Ehepaare und eingetragene Lebensparter können sich vom Finanzamt wie ein einziger Steuerpflichtiger behandeln lassen: Sie geben nur eine Steuererklärung ab und erhalten nur einen Steuerbescheid. Was praktisch klingt, ist für die meisten Paare auch günstiger, vor allem, wenn ein Partner deutlich mehr verdient als der andere. Es gibt aber auch Fälle, in denen eine Einzelveranlagung finanziell sinnvoller ist.

Jahr für Jahr können Ehegatten und eingetragene Partner neu entscheiden, ob sie zusammen oder getrennt veranlagt werden wollen.
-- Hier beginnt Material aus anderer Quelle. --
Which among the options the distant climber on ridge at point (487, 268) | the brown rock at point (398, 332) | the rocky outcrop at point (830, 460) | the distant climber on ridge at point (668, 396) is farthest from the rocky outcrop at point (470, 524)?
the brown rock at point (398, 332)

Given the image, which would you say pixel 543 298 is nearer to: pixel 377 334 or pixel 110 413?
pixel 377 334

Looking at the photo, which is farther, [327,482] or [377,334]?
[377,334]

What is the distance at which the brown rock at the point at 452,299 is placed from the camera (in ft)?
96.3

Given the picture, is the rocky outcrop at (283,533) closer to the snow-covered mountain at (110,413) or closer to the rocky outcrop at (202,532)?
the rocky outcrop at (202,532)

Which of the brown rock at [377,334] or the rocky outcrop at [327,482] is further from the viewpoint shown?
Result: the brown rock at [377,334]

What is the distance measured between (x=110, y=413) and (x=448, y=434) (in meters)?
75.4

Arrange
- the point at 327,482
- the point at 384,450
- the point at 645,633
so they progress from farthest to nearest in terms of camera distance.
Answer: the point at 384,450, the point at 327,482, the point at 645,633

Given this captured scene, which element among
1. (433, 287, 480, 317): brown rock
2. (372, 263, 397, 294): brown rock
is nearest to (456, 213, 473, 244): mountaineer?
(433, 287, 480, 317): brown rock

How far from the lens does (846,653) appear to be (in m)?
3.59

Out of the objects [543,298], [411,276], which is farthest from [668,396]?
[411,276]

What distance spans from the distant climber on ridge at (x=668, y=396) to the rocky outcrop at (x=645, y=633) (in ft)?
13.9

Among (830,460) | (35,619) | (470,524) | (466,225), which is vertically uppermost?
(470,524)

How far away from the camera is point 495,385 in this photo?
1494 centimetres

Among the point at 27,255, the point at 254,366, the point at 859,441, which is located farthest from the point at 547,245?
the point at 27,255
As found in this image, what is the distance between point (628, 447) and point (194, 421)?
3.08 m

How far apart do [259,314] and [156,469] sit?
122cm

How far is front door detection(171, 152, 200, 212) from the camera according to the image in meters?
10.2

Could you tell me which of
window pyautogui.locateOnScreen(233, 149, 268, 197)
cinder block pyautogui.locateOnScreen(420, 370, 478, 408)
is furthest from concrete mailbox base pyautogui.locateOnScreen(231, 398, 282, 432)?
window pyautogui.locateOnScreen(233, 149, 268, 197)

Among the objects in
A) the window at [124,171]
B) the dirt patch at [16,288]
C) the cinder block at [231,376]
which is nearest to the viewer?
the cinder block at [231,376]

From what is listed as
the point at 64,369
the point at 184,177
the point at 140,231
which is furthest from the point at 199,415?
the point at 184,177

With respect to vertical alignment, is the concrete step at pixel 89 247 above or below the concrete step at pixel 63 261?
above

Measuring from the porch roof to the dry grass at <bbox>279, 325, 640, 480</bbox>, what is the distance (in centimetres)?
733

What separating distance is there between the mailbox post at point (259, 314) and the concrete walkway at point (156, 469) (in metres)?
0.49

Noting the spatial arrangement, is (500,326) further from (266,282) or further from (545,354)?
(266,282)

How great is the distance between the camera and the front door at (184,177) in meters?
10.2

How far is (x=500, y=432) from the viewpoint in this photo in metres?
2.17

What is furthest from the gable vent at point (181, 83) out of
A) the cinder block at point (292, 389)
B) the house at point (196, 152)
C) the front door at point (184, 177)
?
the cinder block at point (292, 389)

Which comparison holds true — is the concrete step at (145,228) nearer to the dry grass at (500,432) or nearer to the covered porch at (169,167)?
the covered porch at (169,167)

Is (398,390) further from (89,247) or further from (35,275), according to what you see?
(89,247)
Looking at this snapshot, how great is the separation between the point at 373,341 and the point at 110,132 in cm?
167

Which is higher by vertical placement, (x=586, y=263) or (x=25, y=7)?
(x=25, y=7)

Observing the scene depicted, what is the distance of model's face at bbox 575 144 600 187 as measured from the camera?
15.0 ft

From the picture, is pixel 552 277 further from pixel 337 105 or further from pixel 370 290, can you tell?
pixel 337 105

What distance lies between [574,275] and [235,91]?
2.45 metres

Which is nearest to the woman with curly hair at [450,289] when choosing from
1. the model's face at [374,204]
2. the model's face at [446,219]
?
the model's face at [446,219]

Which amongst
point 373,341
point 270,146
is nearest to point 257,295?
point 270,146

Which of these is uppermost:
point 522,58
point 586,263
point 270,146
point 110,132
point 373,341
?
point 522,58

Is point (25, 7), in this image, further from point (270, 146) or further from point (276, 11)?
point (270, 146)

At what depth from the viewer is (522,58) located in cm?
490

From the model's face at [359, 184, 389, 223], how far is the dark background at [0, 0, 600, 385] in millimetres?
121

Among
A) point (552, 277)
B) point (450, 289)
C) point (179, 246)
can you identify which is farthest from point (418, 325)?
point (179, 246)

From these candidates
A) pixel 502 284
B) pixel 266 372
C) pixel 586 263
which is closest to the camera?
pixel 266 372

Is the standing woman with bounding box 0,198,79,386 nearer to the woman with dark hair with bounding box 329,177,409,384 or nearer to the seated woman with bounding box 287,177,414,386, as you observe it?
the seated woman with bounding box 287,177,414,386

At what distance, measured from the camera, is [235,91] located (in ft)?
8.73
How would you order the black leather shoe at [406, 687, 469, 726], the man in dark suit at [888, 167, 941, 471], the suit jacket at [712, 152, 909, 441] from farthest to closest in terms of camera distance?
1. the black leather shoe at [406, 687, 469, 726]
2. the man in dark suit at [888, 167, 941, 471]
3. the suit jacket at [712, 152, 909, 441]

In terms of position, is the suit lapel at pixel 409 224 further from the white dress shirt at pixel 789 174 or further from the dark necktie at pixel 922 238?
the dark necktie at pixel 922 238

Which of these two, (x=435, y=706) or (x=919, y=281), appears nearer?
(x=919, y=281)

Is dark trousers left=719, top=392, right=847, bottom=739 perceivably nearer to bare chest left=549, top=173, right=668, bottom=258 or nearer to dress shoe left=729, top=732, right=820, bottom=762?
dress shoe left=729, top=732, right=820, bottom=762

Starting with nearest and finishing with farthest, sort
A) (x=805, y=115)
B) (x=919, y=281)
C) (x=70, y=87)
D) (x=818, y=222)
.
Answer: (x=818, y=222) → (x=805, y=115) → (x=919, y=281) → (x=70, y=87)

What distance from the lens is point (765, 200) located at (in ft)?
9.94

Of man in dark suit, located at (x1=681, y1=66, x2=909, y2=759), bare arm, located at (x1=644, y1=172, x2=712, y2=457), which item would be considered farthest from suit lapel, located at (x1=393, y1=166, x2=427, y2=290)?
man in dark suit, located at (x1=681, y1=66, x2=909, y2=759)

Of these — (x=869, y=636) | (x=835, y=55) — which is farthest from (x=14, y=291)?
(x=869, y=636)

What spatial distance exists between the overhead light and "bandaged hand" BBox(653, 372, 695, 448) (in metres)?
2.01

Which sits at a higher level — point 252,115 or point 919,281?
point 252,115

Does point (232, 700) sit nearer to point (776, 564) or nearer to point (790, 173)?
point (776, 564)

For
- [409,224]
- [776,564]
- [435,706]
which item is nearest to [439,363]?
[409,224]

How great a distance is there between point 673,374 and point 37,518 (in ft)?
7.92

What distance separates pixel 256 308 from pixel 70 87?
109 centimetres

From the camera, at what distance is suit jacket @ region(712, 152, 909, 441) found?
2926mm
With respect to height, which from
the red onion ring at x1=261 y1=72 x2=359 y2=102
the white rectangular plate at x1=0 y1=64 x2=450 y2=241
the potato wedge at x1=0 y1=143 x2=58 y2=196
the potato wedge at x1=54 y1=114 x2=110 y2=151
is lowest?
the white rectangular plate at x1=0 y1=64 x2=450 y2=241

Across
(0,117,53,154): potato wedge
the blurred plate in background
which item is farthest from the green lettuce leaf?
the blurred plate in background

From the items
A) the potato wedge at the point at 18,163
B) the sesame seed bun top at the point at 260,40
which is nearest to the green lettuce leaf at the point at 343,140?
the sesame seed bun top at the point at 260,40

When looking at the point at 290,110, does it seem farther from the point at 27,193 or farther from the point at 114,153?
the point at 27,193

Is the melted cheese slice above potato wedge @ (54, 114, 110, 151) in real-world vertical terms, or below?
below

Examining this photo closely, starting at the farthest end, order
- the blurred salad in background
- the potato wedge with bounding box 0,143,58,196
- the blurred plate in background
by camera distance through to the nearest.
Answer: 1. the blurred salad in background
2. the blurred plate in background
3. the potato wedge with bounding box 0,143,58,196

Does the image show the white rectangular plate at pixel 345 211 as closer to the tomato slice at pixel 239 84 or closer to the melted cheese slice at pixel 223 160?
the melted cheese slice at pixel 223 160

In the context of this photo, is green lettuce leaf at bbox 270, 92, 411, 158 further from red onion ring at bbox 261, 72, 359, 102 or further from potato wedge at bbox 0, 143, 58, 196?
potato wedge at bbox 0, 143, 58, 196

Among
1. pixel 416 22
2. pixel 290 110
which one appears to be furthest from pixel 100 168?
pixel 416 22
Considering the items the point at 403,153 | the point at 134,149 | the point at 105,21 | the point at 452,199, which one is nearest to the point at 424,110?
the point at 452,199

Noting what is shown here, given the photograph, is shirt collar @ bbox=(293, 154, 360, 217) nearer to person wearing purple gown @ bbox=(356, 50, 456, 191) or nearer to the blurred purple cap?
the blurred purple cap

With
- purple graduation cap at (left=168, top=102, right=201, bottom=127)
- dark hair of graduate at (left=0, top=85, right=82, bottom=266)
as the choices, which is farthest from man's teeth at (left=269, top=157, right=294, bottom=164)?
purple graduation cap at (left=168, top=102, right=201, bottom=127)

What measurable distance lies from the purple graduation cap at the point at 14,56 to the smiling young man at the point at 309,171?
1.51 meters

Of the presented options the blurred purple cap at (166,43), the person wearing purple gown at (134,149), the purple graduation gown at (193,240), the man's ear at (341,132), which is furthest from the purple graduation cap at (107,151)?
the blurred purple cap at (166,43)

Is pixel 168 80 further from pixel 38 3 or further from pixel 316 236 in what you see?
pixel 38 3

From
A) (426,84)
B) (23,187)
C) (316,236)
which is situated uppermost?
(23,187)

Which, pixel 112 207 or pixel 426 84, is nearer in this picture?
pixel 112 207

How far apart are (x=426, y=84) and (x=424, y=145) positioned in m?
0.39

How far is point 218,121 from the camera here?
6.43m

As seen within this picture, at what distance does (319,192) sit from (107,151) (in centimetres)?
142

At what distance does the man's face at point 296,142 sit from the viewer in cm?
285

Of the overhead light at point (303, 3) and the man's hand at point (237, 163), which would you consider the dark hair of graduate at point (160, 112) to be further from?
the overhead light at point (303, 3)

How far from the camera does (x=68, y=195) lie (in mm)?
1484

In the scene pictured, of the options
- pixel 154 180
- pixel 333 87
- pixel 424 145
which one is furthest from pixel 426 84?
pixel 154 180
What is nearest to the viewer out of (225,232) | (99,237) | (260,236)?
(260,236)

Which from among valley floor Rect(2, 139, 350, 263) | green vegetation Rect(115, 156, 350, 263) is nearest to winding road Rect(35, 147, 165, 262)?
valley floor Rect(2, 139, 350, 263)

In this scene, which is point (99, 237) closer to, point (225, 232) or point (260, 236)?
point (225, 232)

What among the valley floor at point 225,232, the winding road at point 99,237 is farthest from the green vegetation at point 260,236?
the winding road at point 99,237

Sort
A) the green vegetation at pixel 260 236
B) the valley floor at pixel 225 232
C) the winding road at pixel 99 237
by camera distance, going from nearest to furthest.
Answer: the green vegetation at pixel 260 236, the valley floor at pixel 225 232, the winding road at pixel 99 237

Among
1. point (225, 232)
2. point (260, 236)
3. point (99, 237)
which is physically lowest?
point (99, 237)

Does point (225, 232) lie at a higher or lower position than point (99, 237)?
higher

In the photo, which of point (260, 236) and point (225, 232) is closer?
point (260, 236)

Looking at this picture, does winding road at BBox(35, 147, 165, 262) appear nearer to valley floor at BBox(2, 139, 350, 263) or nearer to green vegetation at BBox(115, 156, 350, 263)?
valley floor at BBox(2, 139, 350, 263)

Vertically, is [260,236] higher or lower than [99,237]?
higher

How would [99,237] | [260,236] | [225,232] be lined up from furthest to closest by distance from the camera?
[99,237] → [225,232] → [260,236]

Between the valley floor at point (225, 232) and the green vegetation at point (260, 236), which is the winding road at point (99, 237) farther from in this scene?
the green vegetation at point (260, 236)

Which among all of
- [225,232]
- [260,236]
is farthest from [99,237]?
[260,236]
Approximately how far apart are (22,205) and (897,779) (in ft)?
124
Bei einem Paar, das gemeinsam Steuern zahlt, wird das sogenannte Splittingverfahren angewandt. Das heißt: Die Einkünfte werden zwar getrennt ermittelt, dann jedoch zusammengerechnet. Schließlich wird für die Hälfte des gemeinsamen Einkommens die Steuer berechnet und mal zwei genommen.

Wann sich Splitting lohnt

Die Summe ist in der Regel niedriger als bei der Einzelveranlagung, weil die Steuern in Deutschland mit steigendem Einkommen nicht proportional steigen, sondern Besserverdiener einen höheren Prozentsatz ihres Verdienstes an den Staat zahlen müssen. Beim Splittingverfahren verzichtet der Partner mit dem niedrigen Einkommen auf ein bisschen was von seinem Steuervorteil, der Partner mit dem höheren Anteil wird dafür deutlich besser gestellt. Die Faustregel lautet: Verdienen beide Partner gleich viel, nützt ihnen das Splittingverfahren nichts. Sorgt einer allein für das Familieneinkommen, profitiert das Paar maximal. Bei der Zusammenveranlagung haften beide Partner gemeinsam für die laut Steuerbescheid fällige Steuer, unabhängig davon, wer wie viel verdient.

Ein Rechenbeispiel: Eine Ehefrau verdient 13 350 Euro im Jahr, ihr Mann bekommt ein Jahresgehalt von 66 650 Euro. Zusammen haben sie folglich ein Familieneinkommen von 80 000 Euro. Im Splittingverfahren wird dieses durch zwei geteilt. Gemäß der Grundtabelle (hier) sind 40 000 Euro mit 8 940 Euro zu versteuern. Nimmt man diese Zahl mal zwei, erhält man den Steuerbetrag, den das Paar zusammen zahlen muss, nämlich 17 880 Euro (Diese Berechnung können Sie auch mit einem Blick in die Splittingtabelle (hier) verkürzen). Getrennt veranlagt ergäbe sich hingegen eine Steuerlast von 942 Euro für die Frau plus 19 754 Euro für den Mann, also insgesamt 20 696 Euro. Durch das Splittingverfahren sparen die beiden 2 816 Euro.

Achtung: Ihre Einkommenssteuer kann höher ausfallen als Grund- oder Splittingtabelle besagen, nämlich dann, wenn Sie Einkünfte haben, die dem Progressionsvorbehalt unterliegen. Dazu gehören zum Beispiel Arbeitslosen-, Kranken-, Mutterschafts- und Elterngeld. Eine vollständige Aufstellung ist im Paragrafen 32b des Einkommensteuergesetzes (hier) nachzulesen. Mit dieser Liste können Sie Ihre Einkommensteuer nach dem Verfahren der Einzel- und Zusammenverlanlagung hier selbst berechnen.